Simetidin mengikat reseptor androgen dengan
akibat disfungsi seksual dan ginekomastia. Ranitidin tidak berefek
antiandrogenik sehingga penggantian terapi dengan ranitidin mungkin akan
menghilangkan impotensi dan ginekomastia akibat simetidin. Simetidin IV akan
meramgsang sekresi prolaktin. Pengaruh ranitidin terhadap peninggian prolaktin
ini kecil (Katzung,2007).
b.FAMOTIDIN
Farmakodinamik
Famotidin
merupakan AH2 sehingga dapat menghambat sekresi asam lambung pada keadaan
basal, malam dan akibat distimulasi oleh pentagastrin. Famotidine tiga kali
lebih poten dari pada ranitidine dan 20 kali lebih poten daripada simetidin
(Katzung,2007).
Indikasi
Efektivitas obat
ini untuk tukak duodenum dan tukak
lambung setelah 8 minggu pengobatan sebanding dengan ranitidine dan simetidin.
Pada penelitioan selama 6 bulan famotidine juga mengurangi kekambuhan tukak
duodenum yang secara klinis bermakna. Famotidin kira-kira sama efektif dengan
AH2 lainnya pada pasien sindrom Zollinger-Ellison meskipun untuk keadaan ini
omeprazole merupakan obat terpilih. Efektivitas famotidine untuk profilaksis
tukak lambung , refluks esophagitis dan pencegahan tukak stress pada saat ini
sedang diteliti (Katzung,2007).
Efek
Samping
Efek samping
biasanya ringan dan jarng terjadi misalnya sakit kepala, pusing, konstipasi,
dan diare. Seperti halnya dengan ranitidin, famotidin nampaknya lebih baik daripada simetidin karena belum pernah
dilaporkan terjadinya efek antiandrogenik. Famotidin harus digunakan hati-hati
pada ibu menyusui karena obat ini belum diketahui apakah obat ini diekskresi
kedalam air susu ibu.
Interaksi
Obat
Sampai saat ini interaksi yang bermakna dengan obat
lain belum belum dilaporkan meskipun baru diteliti terhadap sejumlah kecil
obat. Famotidin tidak mengganggu oksidasi diazepam feofilin, warfarin atau
fenitoin di hati. Ketokonazol membutuhkan pH asam untuk bekerja sehingga kurang
efektif bial diberikan bersama AH2.
Farmakokinetik
Famotidin
mencapai kadar puncak diplasma kira-kira dalam 2jam setelah penggunaan secara oral. masa paruh eliminasi
3-8jam dan biovaibilitas 40-50%, Metabolit utama adalah famotidin-S-oksida.

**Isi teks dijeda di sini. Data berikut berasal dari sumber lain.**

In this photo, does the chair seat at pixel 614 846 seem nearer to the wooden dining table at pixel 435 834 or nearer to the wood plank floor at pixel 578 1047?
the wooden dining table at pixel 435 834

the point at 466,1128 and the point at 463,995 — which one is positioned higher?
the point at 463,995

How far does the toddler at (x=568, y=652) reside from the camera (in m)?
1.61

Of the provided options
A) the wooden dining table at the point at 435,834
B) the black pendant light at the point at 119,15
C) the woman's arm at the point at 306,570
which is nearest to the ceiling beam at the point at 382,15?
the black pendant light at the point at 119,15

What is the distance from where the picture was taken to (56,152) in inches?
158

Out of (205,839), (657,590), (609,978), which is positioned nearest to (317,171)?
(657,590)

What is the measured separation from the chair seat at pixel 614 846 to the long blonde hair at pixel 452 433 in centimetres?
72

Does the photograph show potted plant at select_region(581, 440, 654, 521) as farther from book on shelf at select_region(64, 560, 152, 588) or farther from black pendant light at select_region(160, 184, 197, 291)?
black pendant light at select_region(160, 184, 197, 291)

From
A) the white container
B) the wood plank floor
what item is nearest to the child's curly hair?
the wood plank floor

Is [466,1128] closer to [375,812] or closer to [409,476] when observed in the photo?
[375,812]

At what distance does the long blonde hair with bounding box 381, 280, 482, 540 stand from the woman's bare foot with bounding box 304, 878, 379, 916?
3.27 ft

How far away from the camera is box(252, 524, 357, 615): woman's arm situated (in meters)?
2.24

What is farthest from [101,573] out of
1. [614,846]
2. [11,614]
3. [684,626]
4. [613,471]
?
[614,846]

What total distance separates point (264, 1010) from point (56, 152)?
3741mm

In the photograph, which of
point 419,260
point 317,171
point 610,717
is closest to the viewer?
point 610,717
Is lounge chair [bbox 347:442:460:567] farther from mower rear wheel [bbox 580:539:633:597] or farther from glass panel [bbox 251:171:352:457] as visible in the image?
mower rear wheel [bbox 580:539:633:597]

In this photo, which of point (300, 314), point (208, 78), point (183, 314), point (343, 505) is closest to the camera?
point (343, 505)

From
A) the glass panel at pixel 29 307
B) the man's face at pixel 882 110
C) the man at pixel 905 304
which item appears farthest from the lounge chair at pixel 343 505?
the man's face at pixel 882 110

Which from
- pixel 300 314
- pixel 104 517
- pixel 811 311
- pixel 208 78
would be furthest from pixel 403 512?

Setelah dosis oral tunggal sekitar 25% dari dosis ditemukan dalam bentuk asal
di urin. Pada pasien gagal ginjal berat masa
paruh eliminasi dapat melebihi 20 jam.
BAB III
PENUTUP
A.
Kesimpulan
Antihistamin
merupakan antagonis histamine yang menyebabkan perubahan kerja pada enzime
histamine dimana antihistamin ini sendiri menutup reseptor histamine sehingga
kinerja histamine terhenti. Antihistamin dibedakan berdasarkan reseptor yang
dipengaruhinya yaitu ada H1,H2.H3. dan H4.
B.
Saran
Mengingat
makalah ini masih jauh dari kata sempurna,penulis mengharapkan adanya kritik
serta saran dari pembaca untuk
menjadikan makalah dapat bermanfaat bagi pembaca dan menambah pengetahuan bagi yang membaca.
DAFTAR PUSTAKA
Greaves, M. (2005). In utero origins of
childhood leukaemia. Early Human Developmen 81, 123-129.
Katzung B. G. 2007. Basic and Clinical
Pharmacology. 10th ed. Boston: McGraw Hill.
Setiawati,
A., 2005, Interaksi Obat dalam Ganiswara, S.G., Farmakologi dan Terapi, Edisi
IV, 800-810, Bagian Farmakologi FKUI, Jakarta
Wilmana,
P.F., dan Gan, S.G., 2007. Analgesik-Antipiretik Analgesik AntiInflamasi
Nonsteroid dan Obat Gangguan Sendi Lainnya. Dalam: Gan, S.G., Editor.
Farmakologi dan Terapi. Edisi 5. Jakarta: Gaya Baru, 230- 240.